Celebrating Charles Chislett

20th November 2024

Charles Chislett (28th June 1904 – 5th August 1990) was a bank manager from South Yorkshire with an abiding love for the medium of film and a passion for recording the lives of people and communities in his local area.  His collection of 101 films, mostly directly relating to Yorkshire, but including many travelogues from around the world, were donated to the Archive by his daughter, Rachel Williams, in 1993.  Together, they constitute one of the most significant collections held in our vaults.  

Covering a period from 1930 through to 1967, part of the collection documents industrial life in South Yorkshire, such as Men of Steel (1948) and Is Rotherham a Seaport Town? (1959).  Charles was a practising Christian with a social mission – he made many important films for the Church Pastoral Aid Society in the 1940s and 50s, highlighting the charity work they carried out for children from deprived areas and for the homeless, such as St George’s Crypt, Leeds (1949).  
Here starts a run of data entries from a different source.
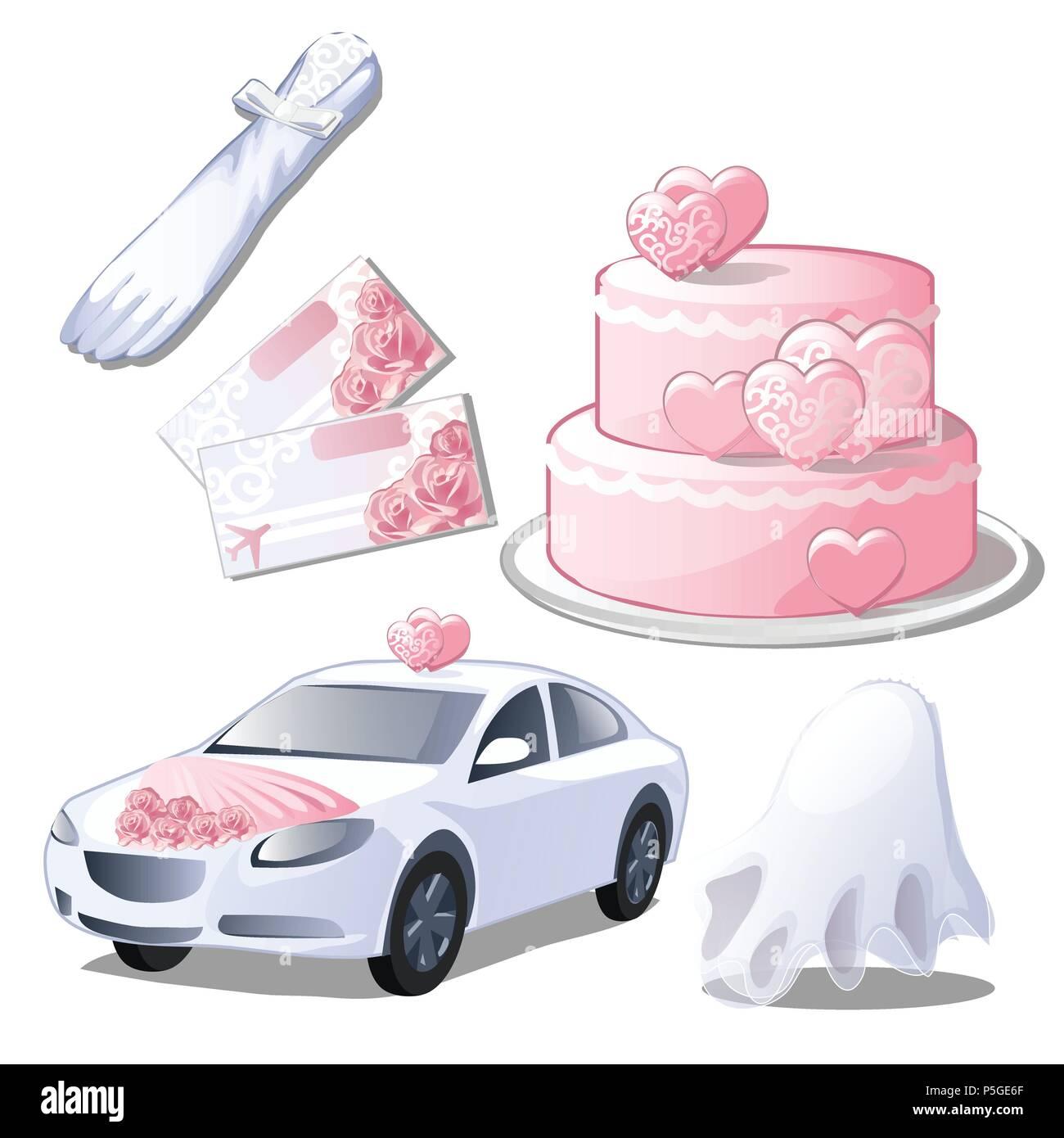Set wedding accessories isolated on white background. Glove, wedding ...
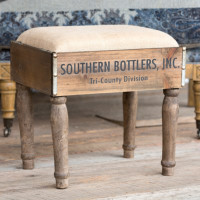 Wooden Bottle Crate Foot Stool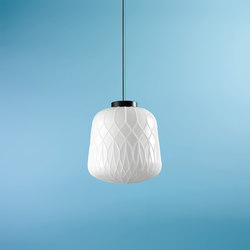 Flotte | B | Suspended lights | Luxxbox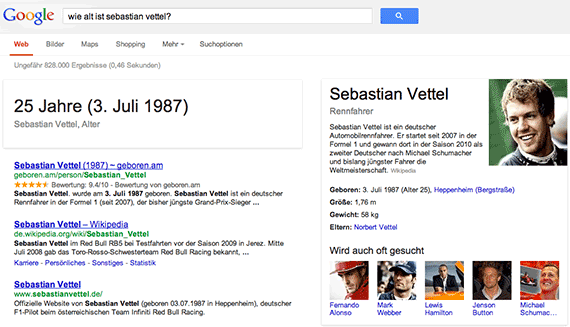 Google Conversational Search: Wie alt ist Sebastian Vettel?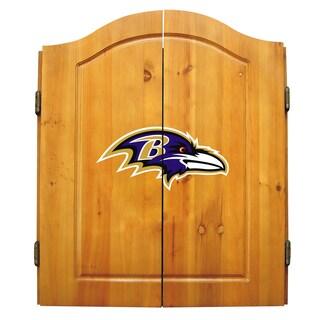 NFL Baltimore Ravens Wooden Dartboard Cabinet Set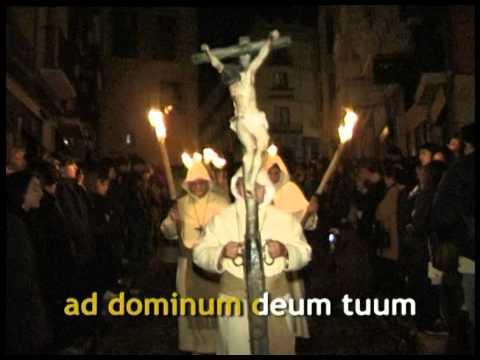JERUSALEM KARAOKE Semana Santa Zamora euroideas3
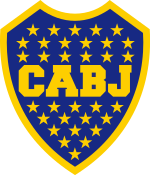 CA Boca Juniors.svg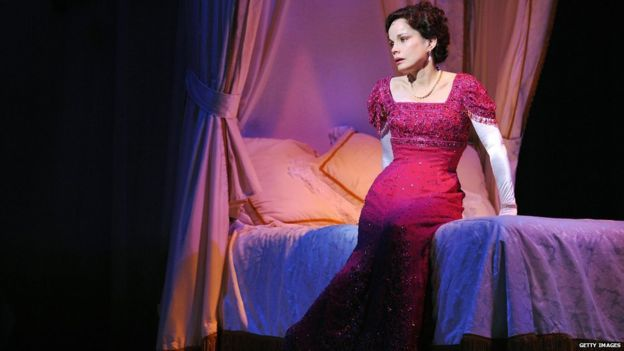Sigrid Thornton in an australian production of A Little Night Music, 2009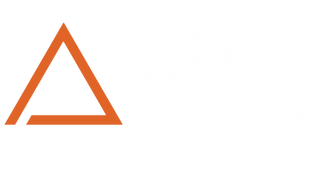 ARC_Logo_White_Alternatice_Text.png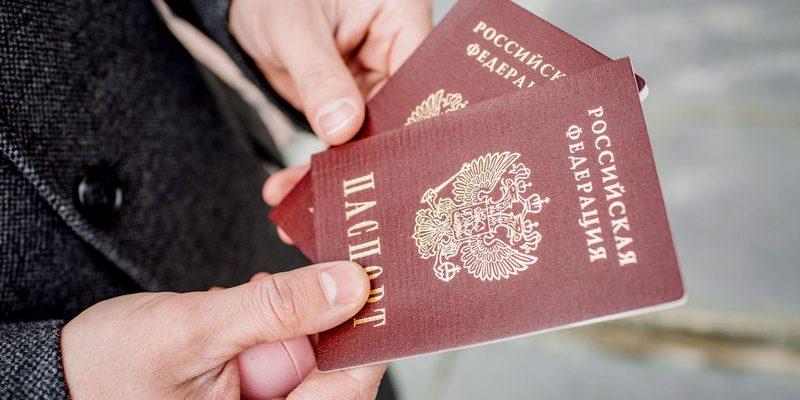 Минюст внёс законопроект о получении услуг нотариуса без паспорта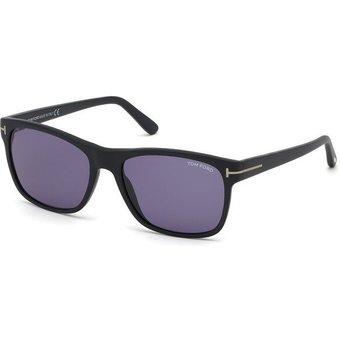 Tom Ford Herren Sonnenbrille Giulio FT0698
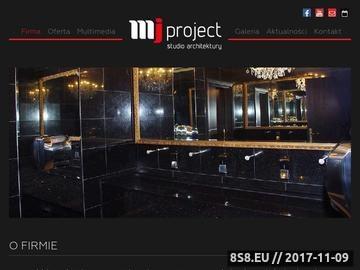 Zrzut strony Projektowanie wnętrz Łódź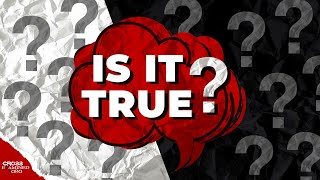 One Question You Should Always Ask An Unbeliever.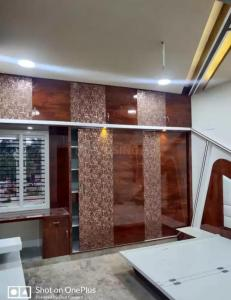 Gallery Cover Image of 3200 Sq.ft 4 BHK Independent House for buy in Virupakshapura for 17500000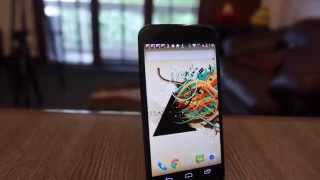 Moto X for India Final Review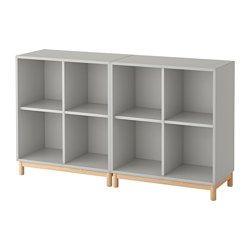 EKET Schrankkombination/Untergestell - hellgrau - IKEA Deutschland
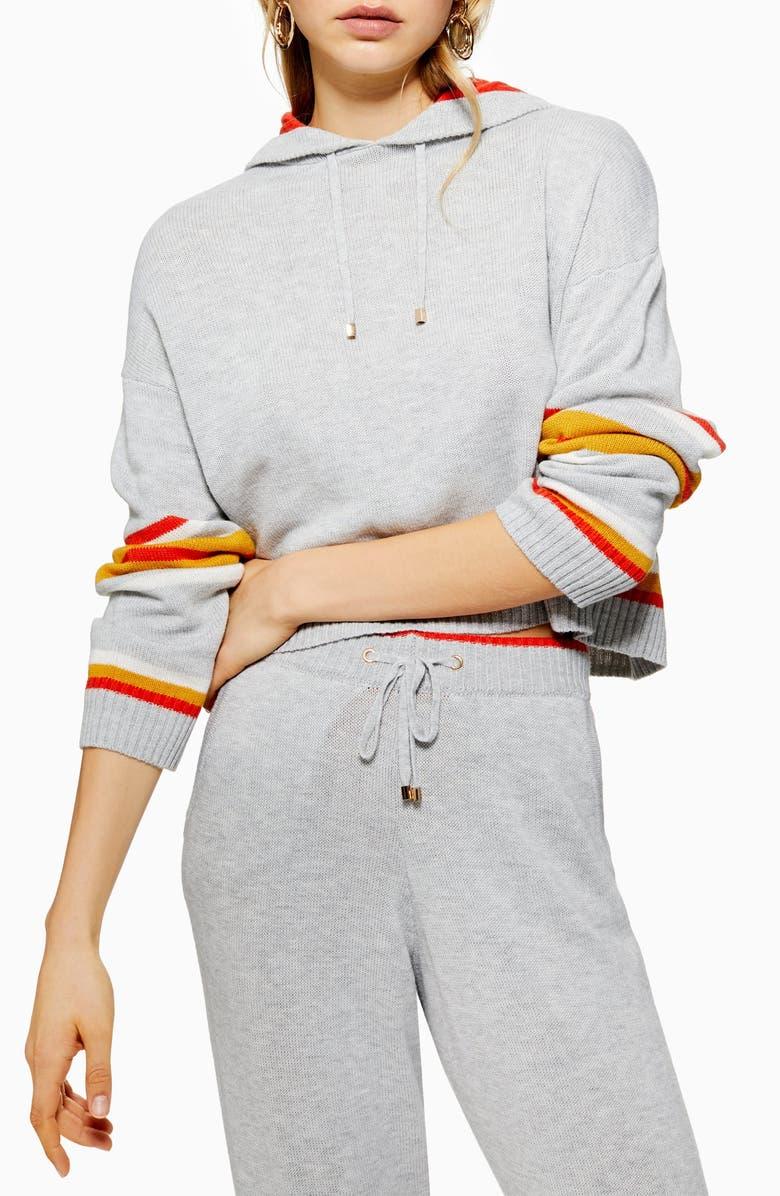 TOPSHOP Stripe Jogger Pants, Main, color, GREY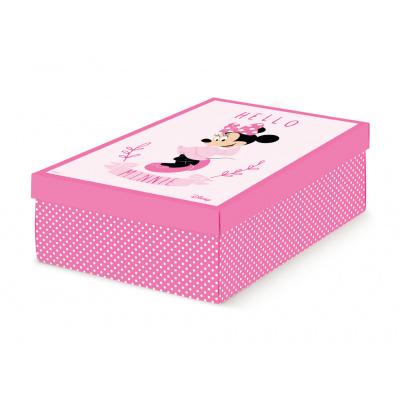 Коробка для хранения игрушек розовая, арт.68110C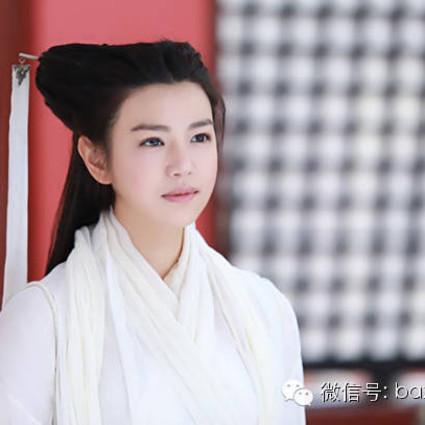 陈妍希的美,不是小龙女的高冷,而是沈佳宜的温暖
Perhaps his most significant contributions, however, are the films of his family on holiday, such as Rachel Discovers the Sea (1939) and Dale Days (1942/7) which trace the Chislett family growing up before, during and after the Second World War.  They exquisitely capture childhood from a lost time, are outstanding in quality and their evocation of place.  

On 14th November 2024, Rotherham District Civic Society recognised and celebrated this exceptional filmmaker with the unveiling – by Charles’ daughter, Rachel – of a blue plaque at the building which bears his name: the Charles Chislett Centre, part of Kimberworth Park Community Partnership.

Archive Manager Graham Relton was honoured to represent YFA and NEFA at this auspicious occasion, screening an edited compilation of Charles’ films.  Graham said:

Over my 17 years at the Archive, on cold dark nights driving back from film shows that I have presented across the region, I have often thought of Charles.  Not just because I may have showed some of his films that evening, but because he did the same.  

Charles Chislett would drive out in all weathers to put on film shows, or lectures as they would have been called then, for many types of groups: at schools, charity organisations, the Chamber of Commerce and literary societies to name a few.  

It’s an honour to continue this tradition!